Plan original de demolición tras 20 años
La Torre Eiffel nació para la Exposición Universal de 1889 bajo la dirección de Gustave Eiffel. El permiso concedido por la ciudad incluía una concesión de 20 años, tras la cual la estructura debía ser desmantelada. El contrato especificaba que la empresa Eiffel pagaría una renta anual al municipio y que, al término de los veinte años, la estructura tendría que ser desmontada pieza a pieza, sin posibilidad de prórroga. La cláusula quedó escrita en el acta municipal y se consideró vinculante desde el inicio.
Motivos que salvaron a la torre
Inteligentes y artistas de la época firmaron manifestos denunciando la obra como "una aberración que desfigura el corazón de París". Figuras como el escritor Guy de Maupassant y el pintor Georges Seurat firmaron la petición, argumentando que el hierro desentonaba con los bulevares de mármol y los tejados de pizarra de la ciudad. Su oposición no fue suficiente para anular la cláusula contractual, pero sí generó un debate público sobre el valor estético del hierro. La presión se equilibró con la necesidad de aprovechar la altura sin precedentes de la torre para antenas de radio, una tecnología emergente a finales del siglo XIX.

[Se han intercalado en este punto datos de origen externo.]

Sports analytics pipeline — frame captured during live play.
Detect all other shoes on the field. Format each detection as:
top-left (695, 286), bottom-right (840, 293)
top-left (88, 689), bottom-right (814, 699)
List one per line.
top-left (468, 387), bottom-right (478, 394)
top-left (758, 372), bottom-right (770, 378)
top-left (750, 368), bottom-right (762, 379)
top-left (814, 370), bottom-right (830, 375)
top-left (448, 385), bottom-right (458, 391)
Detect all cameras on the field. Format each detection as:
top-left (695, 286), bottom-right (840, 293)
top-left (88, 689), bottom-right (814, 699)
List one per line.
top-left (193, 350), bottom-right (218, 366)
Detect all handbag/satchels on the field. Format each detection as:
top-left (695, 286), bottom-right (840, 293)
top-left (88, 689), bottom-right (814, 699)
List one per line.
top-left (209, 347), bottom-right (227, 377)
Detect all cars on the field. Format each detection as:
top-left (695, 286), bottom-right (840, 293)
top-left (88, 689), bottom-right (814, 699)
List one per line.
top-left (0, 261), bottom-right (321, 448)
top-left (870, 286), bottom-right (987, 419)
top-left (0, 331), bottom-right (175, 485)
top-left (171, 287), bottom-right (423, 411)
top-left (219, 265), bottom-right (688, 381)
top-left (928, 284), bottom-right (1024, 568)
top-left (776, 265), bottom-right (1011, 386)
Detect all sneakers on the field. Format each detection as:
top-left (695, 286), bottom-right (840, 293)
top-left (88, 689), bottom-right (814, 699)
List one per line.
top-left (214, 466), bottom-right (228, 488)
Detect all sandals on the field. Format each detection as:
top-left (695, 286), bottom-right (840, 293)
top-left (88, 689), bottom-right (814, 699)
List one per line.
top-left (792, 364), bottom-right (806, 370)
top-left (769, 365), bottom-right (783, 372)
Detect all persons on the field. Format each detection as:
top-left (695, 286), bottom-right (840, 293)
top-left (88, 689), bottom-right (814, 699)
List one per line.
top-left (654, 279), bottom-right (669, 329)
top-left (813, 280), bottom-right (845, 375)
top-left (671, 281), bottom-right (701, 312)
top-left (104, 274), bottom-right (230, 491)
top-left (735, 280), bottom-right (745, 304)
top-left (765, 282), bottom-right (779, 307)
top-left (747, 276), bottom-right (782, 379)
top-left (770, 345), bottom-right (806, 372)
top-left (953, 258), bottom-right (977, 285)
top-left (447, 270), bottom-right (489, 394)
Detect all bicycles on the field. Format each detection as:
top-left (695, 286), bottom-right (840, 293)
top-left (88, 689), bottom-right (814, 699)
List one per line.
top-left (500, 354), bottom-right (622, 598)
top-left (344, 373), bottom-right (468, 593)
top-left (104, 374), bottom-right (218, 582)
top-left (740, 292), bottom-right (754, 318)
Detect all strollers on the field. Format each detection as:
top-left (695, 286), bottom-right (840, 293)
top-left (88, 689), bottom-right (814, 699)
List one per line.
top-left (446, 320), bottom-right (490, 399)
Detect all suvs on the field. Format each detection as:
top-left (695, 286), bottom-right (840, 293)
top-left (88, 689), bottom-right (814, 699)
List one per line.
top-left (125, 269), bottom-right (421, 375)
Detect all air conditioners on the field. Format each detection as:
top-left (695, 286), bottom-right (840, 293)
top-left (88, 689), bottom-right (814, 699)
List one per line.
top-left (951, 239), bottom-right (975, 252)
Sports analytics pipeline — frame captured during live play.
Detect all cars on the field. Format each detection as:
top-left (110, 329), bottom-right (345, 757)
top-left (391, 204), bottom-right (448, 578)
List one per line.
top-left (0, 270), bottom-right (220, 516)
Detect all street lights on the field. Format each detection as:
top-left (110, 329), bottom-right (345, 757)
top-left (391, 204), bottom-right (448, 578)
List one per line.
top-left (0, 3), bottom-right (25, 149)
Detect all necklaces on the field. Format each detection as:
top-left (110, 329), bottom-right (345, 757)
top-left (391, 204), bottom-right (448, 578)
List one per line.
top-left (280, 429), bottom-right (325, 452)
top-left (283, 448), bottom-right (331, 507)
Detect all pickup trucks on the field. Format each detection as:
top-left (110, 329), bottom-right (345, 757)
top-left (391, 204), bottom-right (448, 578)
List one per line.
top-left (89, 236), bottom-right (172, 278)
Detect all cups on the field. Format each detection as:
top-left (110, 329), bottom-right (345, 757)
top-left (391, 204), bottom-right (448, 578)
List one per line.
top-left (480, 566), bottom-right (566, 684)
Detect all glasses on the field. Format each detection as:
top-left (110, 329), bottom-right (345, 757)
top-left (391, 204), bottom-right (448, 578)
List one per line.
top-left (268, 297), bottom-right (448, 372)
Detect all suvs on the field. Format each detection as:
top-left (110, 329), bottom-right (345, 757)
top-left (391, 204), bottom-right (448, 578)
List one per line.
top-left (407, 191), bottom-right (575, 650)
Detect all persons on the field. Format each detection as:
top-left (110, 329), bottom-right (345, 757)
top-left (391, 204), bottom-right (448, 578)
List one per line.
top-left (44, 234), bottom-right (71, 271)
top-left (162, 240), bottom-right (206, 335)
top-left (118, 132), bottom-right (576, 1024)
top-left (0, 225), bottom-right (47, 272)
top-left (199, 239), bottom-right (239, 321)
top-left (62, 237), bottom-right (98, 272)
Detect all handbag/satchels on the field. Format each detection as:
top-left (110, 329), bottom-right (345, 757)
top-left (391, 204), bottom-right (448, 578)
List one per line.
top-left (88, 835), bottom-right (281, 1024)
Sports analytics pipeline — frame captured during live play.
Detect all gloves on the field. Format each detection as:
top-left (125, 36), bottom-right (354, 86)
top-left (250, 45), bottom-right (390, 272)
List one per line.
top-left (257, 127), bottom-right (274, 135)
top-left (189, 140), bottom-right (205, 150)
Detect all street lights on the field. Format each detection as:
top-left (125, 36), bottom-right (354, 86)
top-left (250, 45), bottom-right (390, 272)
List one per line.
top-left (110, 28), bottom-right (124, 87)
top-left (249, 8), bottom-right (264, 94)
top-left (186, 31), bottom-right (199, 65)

El ingeniero francés Eugène Ducretet lideró los primeros experimentos de transmisión, demostrando que la altura de la torre reducía la atenuación de la señal y ampliaba su alcance a más de 100 km. En 1901 se instaló la primera antena de en la cumbre, convirtiendo el monumento en un laboratorio científico y, posteriormente, en un activo militar. Durante la Primera Guerra Mundial, la torre sirvió como puesto de vigilancia y retransmisor de señales militares, consolidando su valor estratégico. Los ingenieros aprovecharon la estructura para pruebas de transmisión de onda corta, lo que permitió comunicaciones entre frentes distantes.